Modeling Parkinson's Disease Progression Using Longitudinal Voice Biomarkers: A Comparative Study of Statistical and Neural Mixed-Effects Models

arXiv stat.ML / 4/20/2026

💬 OpinionIdeas & Deep AnalysisModels & Research

Key Points

  • The paper addresses how to predict Parkinson’s disease progression from longitudinal voice biomarkers collected via telemonitoring, where within-subject correlations and complex patient trajectories complicate analysis.
  • It applies a Neural Mixed Effects (NME) modeling framework to the Oxford Parkinson’s telemonitoring voice dataset and compares it against Generalized Neural Network Mixed Models (GNMM) and semi-parametric Generalized Additive Mixed Models (GAMMs).
  • In small-sample clinical settings, the study finds that neural architectures are highly susceptible to overfitting, leading to much worse predictive performance than expected.
  • GAMMs achieve the best trade-off between accuracy and interpretability, with reported predictive error (MSE) of 6.56 versus neural baselines with MSE above 90.
  • The authors conclude that for deployable telemonitoring systems under data scarcity, stronger classical mixed-effects approaches (and/or larger diverse datasets for neural validation) are essential.

Abstract

Predicting Parkinson's Disease (PD) progression is crucial for personalized treatment, and voice biomarkers offer a promising non-invasive method for tracking symptom severity through telemonitoring.
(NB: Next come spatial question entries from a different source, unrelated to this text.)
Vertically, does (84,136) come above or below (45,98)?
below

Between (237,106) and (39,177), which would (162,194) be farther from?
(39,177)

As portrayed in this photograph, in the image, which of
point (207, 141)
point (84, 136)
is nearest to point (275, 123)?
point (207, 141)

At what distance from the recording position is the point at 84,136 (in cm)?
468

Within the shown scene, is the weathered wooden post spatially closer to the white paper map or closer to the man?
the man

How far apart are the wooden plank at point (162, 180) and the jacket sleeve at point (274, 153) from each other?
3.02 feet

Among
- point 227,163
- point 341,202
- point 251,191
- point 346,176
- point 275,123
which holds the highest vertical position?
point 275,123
However, analyzing this longitudinal data is challenging due to inherent within-subject correlations, the small sample sizes typical of clinical trials, and complex patient-specific progression patterns. While deep learning offers high theoretical flexibility, its application to small-cohort longitudinal studies remains under-explored compared to traditional statistical methods. This study presents an application of the Neural Mixed Effects (NME) framework to Parkinson's telemonitoring, benchmarking it against Generalized Neural Network Mixed Models (GNMM) and semi-parametric statistical baseline of Generalized Additive Mixed Models (GAMMs). Using the Oxford Parkinson's telemonitoring voice dataset (), we demonstrate that while neural architectures offer flexibility, they are prone to significant overfitting in small-sample regimes. Our results indicate that GAMMs provide the optimal balance, achieving superior predictive accuracy (MSE 6.56) compared to neural baselines (MSE > 90) while maintaining clinical interpretability. We discuss the critical implications of these findings for developing robust, deployable telemonitoring systems where data scarcity is a constraint, highlighting the necessity for larger, diverse datasets for neural model validation.